The facts upon which he was found guilty, as they were related by the alleged owner Niblack and one T.R. Barber, chief of police of High Springs and constable, present a most unusual situation. Niblack claimed to own a bull which had disappeared, and he reported the loss to Barber. Later upon the complaint of a citizen of the town a number of cattle were placed in the city pound, presumably in Barber's custody, and among them was a certain unmarked animal which evidently fitted the description which Niblack had given Barber. The owners of the cattle were unknown to Barber, but a Mr. Stringer redeemed some of them and at the time informed Barber that appellant claimed the bull. At this point Barber took a remarkable course. He called at appellant's house and told him there was a bull in the pound that Stringer thought was the one appellant claimed. As a result appellant went to the pound, paid Barber his fee, and took the animal away. Thus, in effect, Barber solicited appellant to retrieve the animal. He then telephoned Niblack about delivering it to appellant, and Niblack, without taking pains to view the animal, interview appellant, or demand possession if the property was found to be his, procured a warrant for appellant's arrest on the charge of larceny. Barber and Niblack, one of them bearing the warrant, proceeded to appellant's home, where they asked to see the animal, to which appellant readily agreed. Niblack identified the bull as his, and Barber immediately arrested appellant. Barber admitted he had never seen the animal in appellant's possession until he himself placed it there. *492
It is true that there is a conflict in the evidence about the ownership of the bull, and there is testimony that it ranged with Niblack's herd and was in fact his. This, however, was not a suit to determine ownership as between Niblack and appellant, but a prosecution of the latter by the state, an attempt to prove beyond a reasonable doubt that appellant was guilty of larceny, or to be more specific, that he was guilty of feloniously stealing, taking, and carrying away this property of Niblack's.

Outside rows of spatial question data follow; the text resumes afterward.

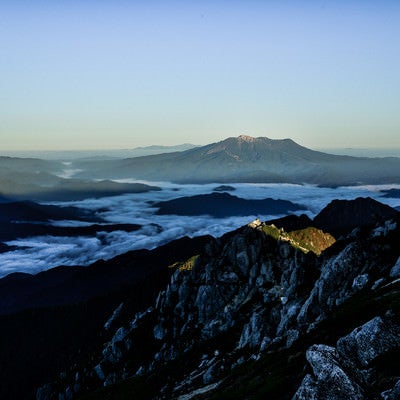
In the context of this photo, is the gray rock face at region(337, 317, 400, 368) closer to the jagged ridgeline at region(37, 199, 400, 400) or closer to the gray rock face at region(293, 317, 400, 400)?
the jagged ridgeline at region(37, 199, 400, 400)

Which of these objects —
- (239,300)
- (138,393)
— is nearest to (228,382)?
(138,393)

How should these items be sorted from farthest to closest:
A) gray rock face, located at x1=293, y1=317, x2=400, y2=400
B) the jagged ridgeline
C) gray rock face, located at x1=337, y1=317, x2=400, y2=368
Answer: gray rock face, located at x1=337, y1=317, x2=400, y2=368 < the jagged ridgeline < gray rock face, located at x1=293, y1=317, x2=400, y2=400

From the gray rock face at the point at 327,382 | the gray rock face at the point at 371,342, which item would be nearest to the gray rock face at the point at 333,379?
the gray rock face at the point at 327,382

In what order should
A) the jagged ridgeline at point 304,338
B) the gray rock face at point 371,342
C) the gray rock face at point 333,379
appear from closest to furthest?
the gray rock face at point 333,379 < the jagged ridgeline at point 304,338 < the gray rock face at point 371,342

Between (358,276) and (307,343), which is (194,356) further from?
(307,343)

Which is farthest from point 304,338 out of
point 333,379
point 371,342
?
point 333,379

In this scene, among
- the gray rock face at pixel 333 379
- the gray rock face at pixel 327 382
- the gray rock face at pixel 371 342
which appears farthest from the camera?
the gray rock face at pixel 371 342

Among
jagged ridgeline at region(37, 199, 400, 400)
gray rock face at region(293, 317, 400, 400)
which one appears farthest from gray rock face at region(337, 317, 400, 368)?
gray rock face at region(293, 317, 400, 400)

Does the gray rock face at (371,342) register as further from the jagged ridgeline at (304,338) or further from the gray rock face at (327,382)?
the gray rock face at (327,382)

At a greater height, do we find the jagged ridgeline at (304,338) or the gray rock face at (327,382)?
the gray rock face at (327,382)

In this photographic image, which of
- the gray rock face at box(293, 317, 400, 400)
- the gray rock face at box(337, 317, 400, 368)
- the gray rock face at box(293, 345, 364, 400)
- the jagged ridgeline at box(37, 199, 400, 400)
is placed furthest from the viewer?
the gray rock face at box(337, 317, 400, 368)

At first it would seem that the defense of entrapment was available to appellant because of the extraordinary activities of the constable and pound-keeper in advising appellant that a certain animal which the latter was said by Stringer to own was in his custody; in delivering possession to appellant in exchange for the fee; in notifying Niblack; in going with Niblack, after issuance of the warrant, to appellant's place to examine the animal; in then and there, evidently because Niblack concluded the property was his, placing appellant under arrest by authority of a warrant issued at Niblack's instance before he had seen the animal after its release. Upon second thought, however, it occurs to us that this defense was not available for the reason that "entrapment" presupposes the commission of a crime, and we think appellant was not proved guilty of larceny.
An essential element of this crime, which must be established by testimony beyond a reasonable doubt, is that the taking wasanimo furandi, or with the intent to steal, and "where it clearly appears that the taking was perfectly consistent with honest conduct, although the party charged with the crime may have been mistaken, he cannot be convicted of larceny." Cooper v. State,
There was testimony that the animal belonged to Niblack and also that it belonged to appellant. We may assume that proof of Niblack's right to the property was stronger than proof of appellant's, but even so, if the state failed to establish the theft — the taking — animo furandi then this conflicting testimony resolved into nothing more than a mere dispute of ownership. *493
We are impelled to the conclusion that the state failed to prove the defendant guilty of larceny; so the judgment is —
Reversed.
CHAPMAN, C. J., BROWN and SEBRING, JJ., concur.